C) Do percurso “temporal” da profissão 
    O seu passado (referências, memória, imaginário), 
    O seu presente (prática, acção, posição),
    O seu futuro (aspirações, projecto, utopia).
                        Fonte: Pedro Brandao, Tesis Doctoral, p. 39

3.HC critica o destaque excessivo que, em sua opinião, merecem na tese os artistas plásticos como profissionais do desenho, no seu contributo para “dar forma” ao espaço público urbano. E enuncia a ideia de que tal destaque se devería :

·A uma estratégia que alegadamente a tese seguiria, de procurar dominar o processo interdisciplinar, a partir da profissão de arquitecto, fazendo nele incluir profissões às quais não se aplicaríam por inteiro os mesmos paradigmas profissionais

·Ao facto de a tese ser apresentada a partir de uma Faculdade de Belas Artes, e não de outra. De facto o doutoramento insere-se no programa “Espaço Público e Regeneração Urbana” do centro de estudos CERPOLIS, centrado naquela faculdade (programa que foi classificado de Doutorado de Qualidade, e que me proporcionou um quadro de “descompromisso” corporativo, que hoje é difícil de encontrar, nomeadamente em Portugal).

Para além de ter toda a pertinência a inclusão dos estudos urbanos numa Faculdade de Artes (comprovada pela crescente importância dos projectos de Arte Pública no ambiente urbano e em especial nos projectos de Design Urbano e, dentre estes, os que respondem à necessidade de “monumentalizar” as periferias[2]), a proximidade entre as profissões que usam o desenho como ferramenta conceptual e projectual, tem naturalmente origem numa raiz comum, o próprio desenho.
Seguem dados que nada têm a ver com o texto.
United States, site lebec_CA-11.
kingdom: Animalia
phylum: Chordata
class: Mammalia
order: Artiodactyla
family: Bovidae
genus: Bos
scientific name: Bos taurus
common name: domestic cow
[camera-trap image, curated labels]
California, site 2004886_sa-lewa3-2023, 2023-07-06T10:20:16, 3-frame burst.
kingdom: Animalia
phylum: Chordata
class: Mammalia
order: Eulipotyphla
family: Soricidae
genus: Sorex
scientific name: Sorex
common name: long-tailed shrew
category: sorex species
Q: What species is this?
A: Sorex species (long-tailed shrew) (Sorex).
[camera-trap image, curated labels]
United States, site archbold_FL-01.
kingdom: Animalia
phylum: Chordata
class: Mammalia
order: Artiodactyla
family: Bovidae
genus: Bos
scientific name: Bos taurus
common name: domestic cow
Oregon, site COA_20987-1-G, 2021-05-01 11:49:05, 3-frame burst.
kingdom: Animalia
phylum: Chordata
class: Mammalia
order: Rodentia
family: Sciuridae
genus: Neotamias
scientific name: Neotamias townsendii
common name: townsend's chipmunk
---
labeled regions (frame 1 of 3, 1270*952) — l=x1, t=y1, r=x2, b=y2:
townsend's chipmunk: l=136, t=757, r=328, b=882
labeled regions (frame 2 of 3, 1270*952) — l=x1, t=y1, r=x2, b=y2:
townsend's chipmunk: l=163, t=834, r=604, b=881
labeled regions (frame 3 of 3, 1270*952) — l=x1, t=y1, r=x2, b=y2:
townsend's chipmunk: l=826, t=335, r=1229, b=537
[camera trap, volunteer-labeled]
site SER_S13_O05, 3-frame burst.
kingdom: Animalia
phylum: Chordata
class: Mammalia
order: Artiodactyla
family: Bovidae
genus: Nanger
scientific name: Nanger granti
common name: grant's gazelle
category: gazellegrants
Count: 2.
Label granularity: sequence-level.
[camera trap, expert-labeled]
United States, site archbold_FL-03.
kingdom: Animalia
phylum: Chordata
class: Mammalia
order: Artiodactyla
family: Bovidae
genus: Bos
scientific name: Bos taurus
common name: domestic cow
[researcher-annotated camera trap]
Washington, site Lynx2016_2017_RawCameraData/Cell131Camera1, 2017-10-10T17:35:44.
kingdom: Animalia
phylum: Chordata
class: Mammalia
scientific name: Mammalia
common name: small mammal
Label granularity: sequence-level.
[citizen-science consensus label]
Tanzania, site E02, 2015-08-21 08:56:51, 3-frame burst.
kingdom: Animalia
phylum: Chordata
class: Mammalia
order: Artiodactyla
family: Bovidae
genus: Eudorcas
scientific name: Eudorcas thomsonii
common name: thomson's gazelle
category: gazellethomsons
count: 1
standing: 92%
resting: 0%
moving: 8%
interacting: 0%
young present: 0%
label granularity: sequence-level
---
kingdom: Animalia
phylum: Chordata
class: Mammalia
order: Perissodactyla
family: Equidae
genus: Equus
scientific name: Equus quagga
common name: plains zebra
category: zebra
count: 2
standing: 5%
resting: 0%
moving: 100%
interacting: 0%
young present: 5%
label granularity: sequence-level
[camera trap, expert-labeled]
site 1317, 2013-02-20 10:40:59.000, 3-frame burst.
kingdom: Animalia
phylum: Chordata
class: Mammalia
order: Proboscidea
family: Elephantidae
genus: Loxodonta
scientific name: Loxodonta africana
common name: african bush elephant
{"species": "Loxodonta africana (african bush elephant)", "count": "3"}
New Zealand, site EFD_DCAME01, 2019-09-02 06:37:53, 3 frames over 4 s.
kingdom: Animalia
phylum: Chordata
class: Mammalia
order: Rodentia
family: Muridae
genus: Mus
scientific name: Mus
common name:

A sua colaboração nos temas urbanos pode e deve ser aprofundada, não excluindo por esse facto outros ramos do saber. O que, no caso da inserção da Faculdade de Belas Artes na Universidade de Barcelona, está facilitado por natureza[3].

4.HC valoriza o domínio da Etica como fundador da Identidade, domínio que a tese aprofunda em múltiplas direcções, em especial no campo do urbano. Mas acusa a tese de reducionismo, por alegadamente se centrar na questão das periferias (considerando esse desígnio exagerado para as profissões do desenho), e excluir a obrigação de questionar a postura moral dos profissionais em relação a factores como:

·O negócio imobiliário, do qual os arquitectos em particular seríam cúmplices

·Os atentados ao património, nomeadamente nos centros históricos

·A falta de empenho cívico dos profissionais que não denunciam situações lesivas.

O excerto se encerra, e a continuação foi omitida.